PASSAGE TO READ >>
# chicken + pasta + ???



## cantcatchme92 (Jun 2, 2011)

what can i put in with chicken and pasta, mayo has bored me to death im sick of it..

what else ? cud i chuck in to give it some colour


----------



## kingdale (Nov 2, 2010)

ive started pouring sweet chilli sauce on most of my meals as im sick of same things over and over again


----------



## 2004mark (Oct 26, 2013)

pesto... a few spoons of veg soup (co-op do a nice spicy bean soup at about 60p a can, does for a few meals).. nandos sauce


----------



## m575 (Apr 4, 2010)

more chicken :lol:


----------



## Chelsea (Sep 19, 2009)

kingdale said:


> ive started pouring sweet chilli sauce on most of my meals as im sick of same things over and over again


Mate i did this for a good few months maybe more and couldnt touch the stuff for ages because i just over endulged on it. Only just starting to be able to eat it again!


----------



## kingdale (Nov 2, 2010)

Chelsea said:


> Mate i did this for a good few months maybe more and couldnt touch the stuff for ages because i just over endulged on it. Only just starting to be able to eat it again!


yeah i reckon the exact same thing is going to happen to me


----------



## lloydy1927 (Jun 21, 2010)

nandos hot peri sauce


----------



## Beats (Jun 9, 2011)

2004mark said:


> pesto... a few spoons of veg soup (co-op do a nice spicy bean soup at about 60p a can, does for a few meals).. nandos sauce


Ive had that spicy bean soup its real good!! didnt think of adding to pasta though surely that will have alot of sweetners or sugars in it = carbs?

DIRECTION >>
Reproduce the chicken and pasta thread above word for word, from start to finish.

DATA LISTING >>

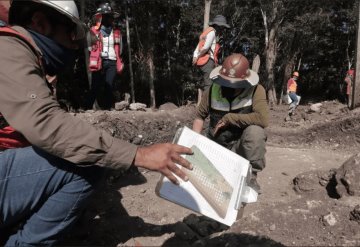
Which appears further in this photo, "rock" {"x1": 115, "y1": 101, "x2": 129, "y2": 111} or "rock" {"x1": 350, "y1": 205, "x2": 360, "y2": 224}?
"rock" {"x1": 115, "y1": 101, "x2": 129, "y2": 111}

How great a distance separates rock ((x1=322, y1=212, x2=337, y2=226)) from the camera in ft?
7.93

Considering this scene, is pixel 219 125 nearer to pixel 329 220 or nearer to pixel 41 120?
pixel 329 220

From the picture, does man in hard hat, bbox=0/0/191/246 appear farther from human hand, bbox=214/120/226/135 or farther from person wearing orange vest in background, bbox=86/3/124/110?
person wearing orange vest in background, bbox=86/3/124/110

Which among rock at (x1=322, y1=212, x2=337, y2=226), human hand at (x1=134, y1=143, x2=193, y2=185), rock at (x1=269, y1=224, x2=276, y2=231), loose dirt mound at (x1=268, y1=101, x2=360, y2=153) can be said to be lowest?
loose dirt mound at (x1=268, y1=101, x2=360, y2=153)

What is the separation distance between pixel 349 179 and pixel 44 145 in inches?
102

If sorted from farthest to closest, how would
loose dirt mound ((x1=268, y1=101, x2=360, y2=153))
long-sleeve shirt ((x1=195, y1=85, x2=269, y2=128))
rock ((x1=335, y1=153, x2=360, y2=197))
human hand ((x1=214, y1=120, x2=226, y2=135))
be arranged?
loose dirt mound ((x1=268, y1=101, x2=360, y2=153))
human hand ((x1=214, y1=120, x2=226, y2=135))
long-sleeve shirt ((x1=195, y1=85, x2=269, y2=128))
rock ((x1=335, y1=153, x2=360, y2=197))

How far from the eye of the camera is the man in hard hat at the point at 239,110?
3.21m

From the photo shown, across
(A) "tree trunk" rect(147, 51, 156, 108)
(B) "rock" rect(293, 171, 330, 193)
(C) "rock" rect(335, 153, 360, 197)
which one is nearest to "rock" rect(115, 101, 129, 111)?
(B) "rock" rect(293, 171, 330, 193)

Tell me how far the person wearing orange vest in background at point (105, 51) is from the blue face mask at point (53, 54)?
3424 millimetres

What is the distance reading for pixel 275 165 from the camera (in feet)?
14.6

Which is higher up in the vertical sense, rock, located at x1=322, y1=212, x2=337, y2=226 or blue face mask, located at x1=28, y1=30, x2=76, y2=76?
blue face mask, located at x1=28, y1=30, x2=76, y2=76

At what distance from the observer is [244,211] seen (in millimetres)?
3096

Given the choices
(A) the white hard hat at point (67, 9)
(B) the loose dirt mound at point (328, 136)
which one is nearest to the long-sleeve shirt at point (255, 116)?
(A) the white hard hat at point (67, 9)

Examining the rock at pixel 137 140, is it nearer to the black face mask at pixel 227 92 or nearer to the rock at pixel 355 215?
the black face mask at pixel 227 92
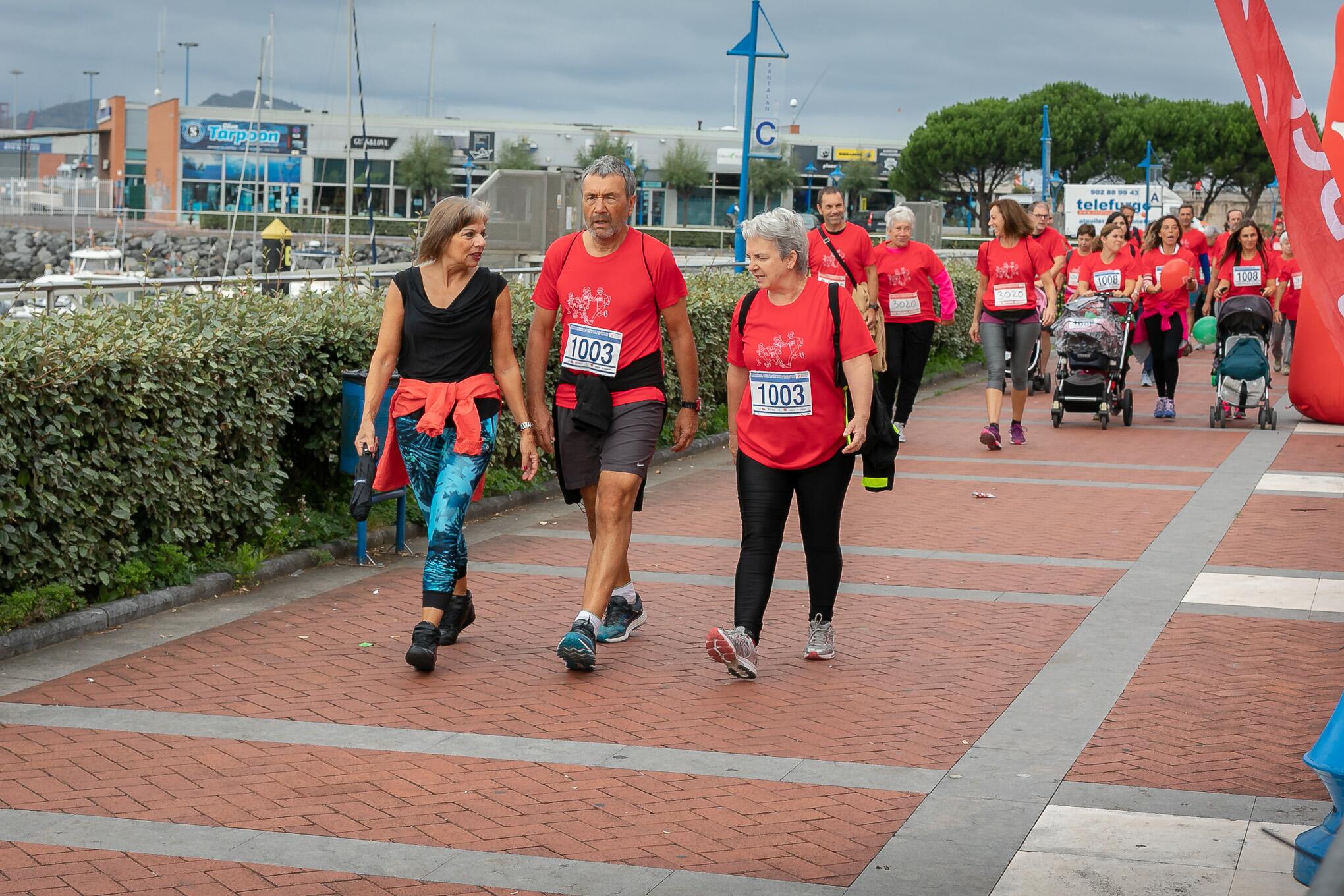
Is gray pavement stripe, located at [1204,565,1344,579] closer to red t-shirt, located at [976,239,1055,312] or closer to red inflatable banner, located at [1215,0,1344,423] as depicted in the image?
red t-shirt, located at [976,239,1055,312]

RESPONSE TO THE EXERCISE >>
# chicken + pasta + ???



## cantcatchme92 (Jun 2, 2011)

what can i put in with chicken and pasta, mayo has bored me to death im sick of it..

what else ? cud i chuck in to give it some colour


----------



## kingdale (Nov 2, 2010)

ive started pouring sweet chilli sauce on most of my meals as im sick of same things over and over again


----------



## 2004mark (Oct 26, 2013)

pesto... a few spoons of veg soup (co-op do a nice spicy bean soup at about 60p a can, does for a few meals).. nandos sauce


----------



## m575 (Apr 4, 2010)

more chicken :lol:


----------



## Chelsea (Sep 19, 2009)

kingdale said:


> ive started pouring sweet chilli sauce on most of my meals as im sick of same things over and over again


Mate i did this for a good few months maybe more and couldnt touch the stuff for ages because i just over endulged on it. Only just starting to be able to eat it again!


----------



## kingdale (Nov 2, 2010)

Chelsea said:


> Mate i did this for a good few months maybe more and couldnt touch the stuff for ages because i just over endulged on it. Only just starting to be able to eat it again!


yeah i reckon the exact same thing is going to happen to me


----------



## lloydy1927 (Jun 21, 2010)

nandos hot peri sauce


----------



## Beats (Jun 9, 2011)

2004mark said:


> pesto... a few spoons of veg soup (co-op do a nice spicy bean soup at about 60p a can, does for a few meals).. nandos sauce


Ive had that spicy bean soup its real good!! didnt think of adding to pasta though surely that will have alot of sweetners or sugars in it = carbs?